Xenakis lässt und daran teilhaben. Nur an einem Punkt weicht er von der antiken Dichtung
ab: Bei Aischylos steht am Ende der Eumeniden eine Apologie der demokratischen
athenischen Institution, die an die Stelle der tyrannischen politischen und rechtlichen
Verhältnisse der Vergangenheit getreten sind.
In der dichterischen Form ist es die Stadtgöttin Pallas Athene, die der barbarischen Zeit der
Blutrache ein Ende setzt, indem sie als Mitglied des athenischen Gerichtshofes ihre
entscheidende Stimme für den Freispruch des nach Athen geflüchteten Orestes geltend
macht und die Erinnyen, die Rachegötter, dazu überredet, ihre neue Rolle als
segenbringende Eumeniden anzunehmen.
Für den Schluss seiner Oresteia hat Xenakis eine strahlend helle Musik komponiert, die sich
nicht in die Glorifizierung irgendeines bestehenden Zustandes verrennt, sondern die Utopie
einer menschlichen, von Krieg und Aggression befreiten Welt anklingen lässt, die es durch
tätiges, menschliches Eingreifen erst zu schaffen gilt.
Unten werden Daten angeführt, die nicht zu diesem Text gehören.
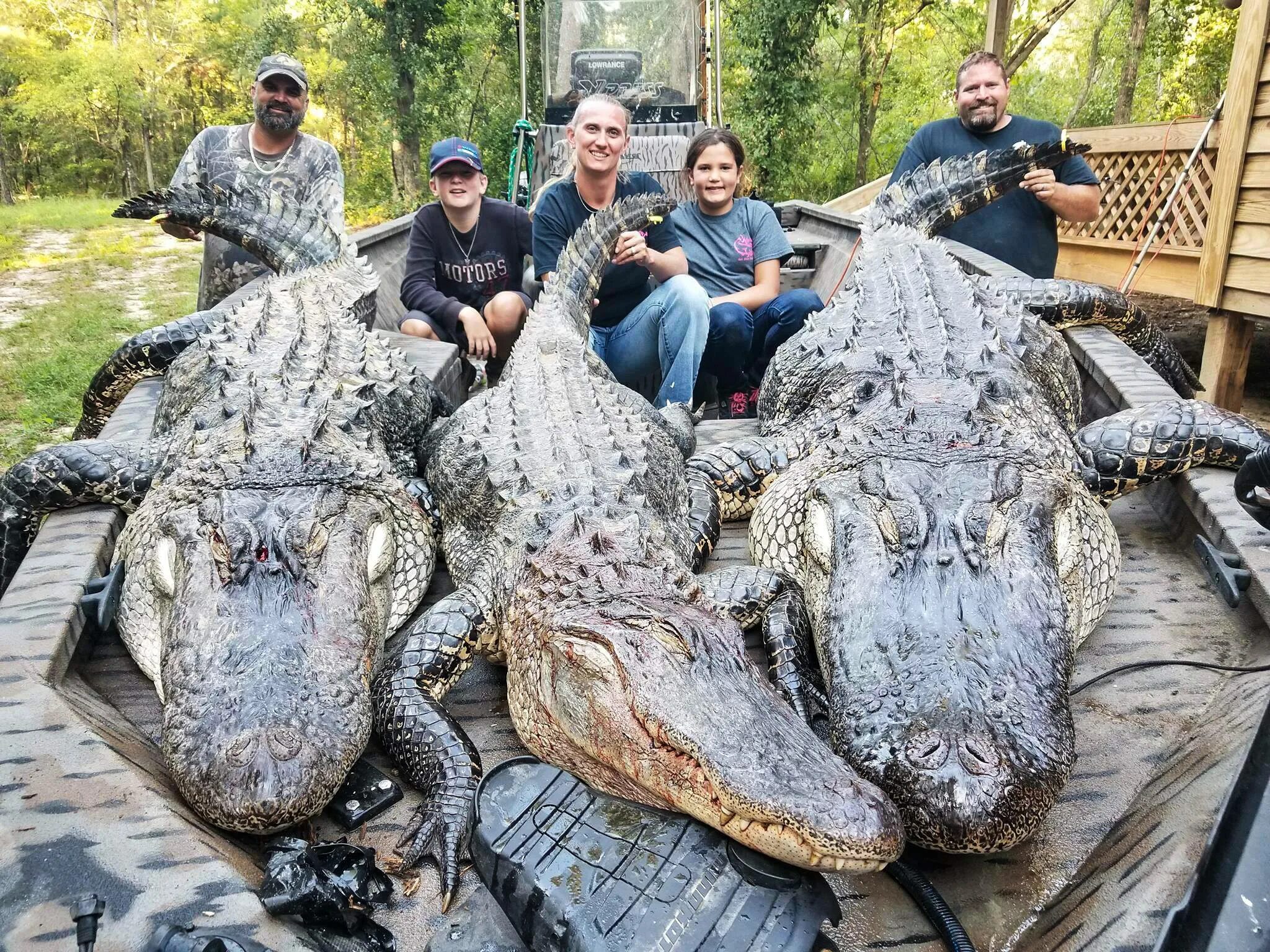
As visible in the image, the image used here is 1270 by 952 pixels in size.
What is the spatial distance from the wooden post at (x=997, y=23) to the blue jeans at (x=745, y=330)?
7.31 meters

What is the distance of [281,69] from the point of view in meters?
5.30

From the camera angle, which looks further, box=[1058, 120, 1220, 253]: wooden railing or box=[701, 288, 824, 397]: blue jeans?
box=[1058, 120, 1220, 253]: wooden railing

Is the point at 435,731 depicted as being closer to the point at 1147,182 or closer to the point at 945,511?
the point at 945,511

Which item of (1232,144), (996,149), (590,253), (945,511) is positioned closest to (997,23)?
(1232,144)

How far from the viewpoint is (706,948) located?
1303mm

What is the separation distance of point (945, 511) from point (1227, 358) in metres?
5.14

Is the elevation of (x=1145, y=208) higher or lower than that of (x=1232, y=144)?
lower

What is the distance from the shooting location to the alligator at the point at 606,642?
1.37 metres

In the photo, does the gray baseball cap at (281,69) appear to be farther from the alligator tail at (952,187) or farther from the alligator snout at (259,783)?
the alligator snout at (259,783)

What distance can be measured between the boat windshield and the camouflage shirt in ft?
11.6

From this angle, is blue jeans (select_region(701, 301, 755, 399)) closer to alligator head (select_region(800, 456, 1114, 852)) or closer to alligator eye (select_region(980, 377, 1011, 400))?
alligator eye (select_region(980, 377, 1011, 400))

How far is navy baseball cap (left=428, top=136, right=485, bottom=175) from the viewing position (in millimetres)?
4711

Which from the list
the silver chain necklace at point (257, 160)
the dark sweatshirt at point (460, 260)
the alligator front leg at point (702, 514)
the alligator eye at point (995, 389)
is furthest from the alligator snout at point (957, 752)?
the silver chain necklace at point (257, 160)

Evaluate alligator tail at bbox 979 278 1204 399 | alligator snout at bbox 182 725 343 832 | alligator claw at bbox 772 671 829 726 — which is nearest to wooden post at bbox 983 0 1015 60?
alligator tail at bbox 979 278 1204 399
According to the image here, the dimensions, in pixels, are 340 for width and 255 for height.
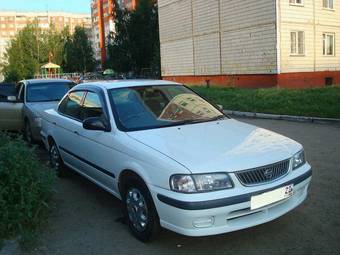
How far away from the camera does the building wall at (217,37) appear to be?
21953mm

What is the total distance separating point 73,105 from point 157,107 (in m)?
1.76

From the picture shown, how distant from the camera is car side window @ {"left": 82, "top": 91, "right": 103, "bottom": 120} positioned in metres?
5.65

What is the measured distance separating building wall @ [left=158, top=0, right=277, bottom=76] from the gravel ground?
16.5 metres

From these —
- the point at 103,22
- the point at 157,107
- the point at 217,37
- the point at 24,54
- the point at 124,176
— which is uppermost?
the point at 103,22

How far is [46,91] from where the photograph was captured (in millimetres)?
10984

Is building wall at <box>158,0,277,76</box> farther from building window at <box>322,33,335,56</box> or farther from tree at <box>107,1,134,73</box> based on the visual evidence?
tree at <box>107,1,134,73</box>

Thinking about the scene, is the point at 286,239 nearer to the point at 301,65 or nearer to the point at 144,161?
the point at 144,161

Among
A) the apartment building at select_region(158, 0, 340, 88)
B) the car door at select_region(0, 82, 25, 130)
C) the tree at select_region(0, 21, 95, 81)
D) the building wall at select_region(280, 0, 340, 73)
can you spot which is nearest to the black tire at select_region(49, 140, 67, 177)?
the car door at select_region(0, 82, 25, 130)

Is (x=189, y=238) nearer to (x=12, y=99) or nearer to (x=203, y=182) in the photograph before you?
(x=203, y=182)

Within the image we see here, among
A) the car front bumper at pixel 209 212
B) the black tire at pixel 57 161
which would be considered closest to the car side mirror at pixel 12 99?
the black tire at pixel 57 161

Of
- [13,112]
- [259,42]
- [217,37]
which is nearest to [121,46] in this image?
[217,37]

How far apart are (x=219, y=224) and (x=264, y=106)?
34.7 feet

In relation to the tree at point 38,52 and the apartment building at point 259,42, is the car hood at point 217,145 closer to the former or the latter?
the apartment building at point 259,42

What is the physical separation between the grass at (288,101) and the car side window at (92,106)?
221 inches
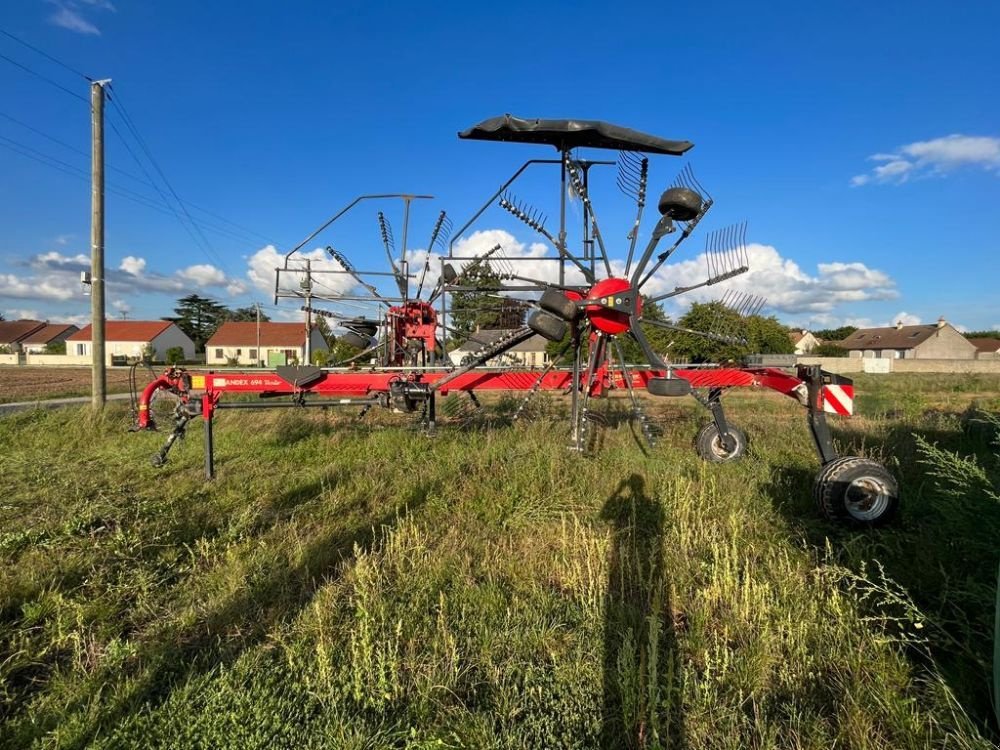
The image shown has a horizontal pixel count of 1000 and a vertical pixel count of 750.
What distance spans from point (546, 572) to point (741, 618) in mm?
1285

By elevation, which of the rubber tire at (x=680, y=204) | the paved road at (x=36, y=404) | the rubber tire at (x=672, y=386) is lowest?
the paved road at (x=36, y=404)

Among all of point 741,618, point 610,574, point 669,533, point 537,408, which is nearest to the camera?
point 741,618

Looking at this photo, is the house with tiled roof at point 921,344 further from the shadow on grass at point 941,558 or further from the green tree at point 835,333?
the shadow on grass at point 941,558

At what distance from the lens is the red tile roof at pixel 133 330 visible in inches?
2960

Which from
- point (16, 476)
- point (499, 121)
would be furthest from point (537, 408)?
point (16, 476)

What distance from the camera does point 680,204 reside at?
5805 mm

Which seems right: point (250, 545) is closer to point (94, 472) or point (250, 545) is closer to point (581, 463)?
point (581, 463)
Am Ende sind wir nach dem Erschrecken über die Greuel der Atriden-Welt im Heute
angelangt. Der Schluss, der das Publikum in die Aufführung mit einbezieht, ist eine
Aufforderung zur Emanzipation, zur Beendigung der Rolle als passiver Beobachter einer
blutigen Wirklichkeit, die in den letzten Jahren wieder bedrohlich nahe an die vorgeblich
sicheren Bastionen dessen gerückt ist, was man in überheblicher Selbstüberschätzung
europäische Zivilisation genannt hat.
LUFT, FEUER, WASSER UND ERDE
IN DER EXTASE EINER TRAGÖDIE
Es ist ein Vergnügen, die Orestie aufführen zu können, die einzige erhaltene Trilogie aus
dem antiken griechischen Theater. Und vor allem, die Musik von Xenaquis zu hören und
seine Visualisierung vom Ende des Fluchs über das Haus des Atreus zu interpretieren. Ich
stelle mir das Jahr 458 v. Chr. vor, und die Schauspieler/Sänger, die, berauscht von der
Musik, sich selbst vergessen, sich selbst von außen sehen, in einem Zustand, der
gleichzeitig Rausch und Nüchternheit ist. Wie Nietzsche sagte, haben die westlichen
Gelehrten nur die Schatten der Griechen erahnt und kaum die oberste Schicht deren Welt
durchdrungen. Uns fehlt die Musik, um die antiken Griechen kennenzulernen, und der
Grieche Xenaquis hat versucht, nachzuempfinden, damit aus ihr das vitale Feuer der
Griechen fließe, das die Tragödie und ihren transzendentalen Charakter umgibt, mit ihrer
Erfahrung über das Wasser des Lebens und der Luft des Todes. Das Leben ist wie eine
ewige Quelle, die immer sprudelt, sich dazu selbst zerreißt und den Schmerz und die Leiden
empfindet, vom Wesentlichen abgetrennt zu sein.
Ich wünschte, dass Publikum spürte den chaotischen Abgrund, der sich unter der Welt der
Formen erstreckt, und aus dem diese sich erheben. Die Orestie bringt das schrecklichste
Leiden mit, indem sie die Logik des Individuums zerstört und den Menschen mit seiner
beklemmenden Beschränktheit und Entsetzen konfrontiert; aber auch mit dem höchsten
Vergnügen, mit dem göttlichen Rausch, wenn man sich befreit sieht von allen Ketten, die uns
daran gehindert haben, die Einheit zu betrachten, die unter aller Existenz liegt. Ihre Kunst ist
die Musik, die den heiligen Enthusiasmus erzeugt, der die Menschen in Übereinstimmung
mit der Natur singen und tanzen lässt. Das ist es, was Fura dels Baus immer angestrebt hat,
vor allem in ihren ersten Arbeiten, und in der Orestie sehen wir sie wieder bei dem Versuch,
dieses Spiel des ständigen Aufbaus und Abrisses der Welt zu reflektieren und dem
Zuschauer eine Tür zu diesem Mysterium zu öffnen: Eine Erfahrung zu erleben, umgeben
von einem Chor und der wunderbaren Musik von Xenakis.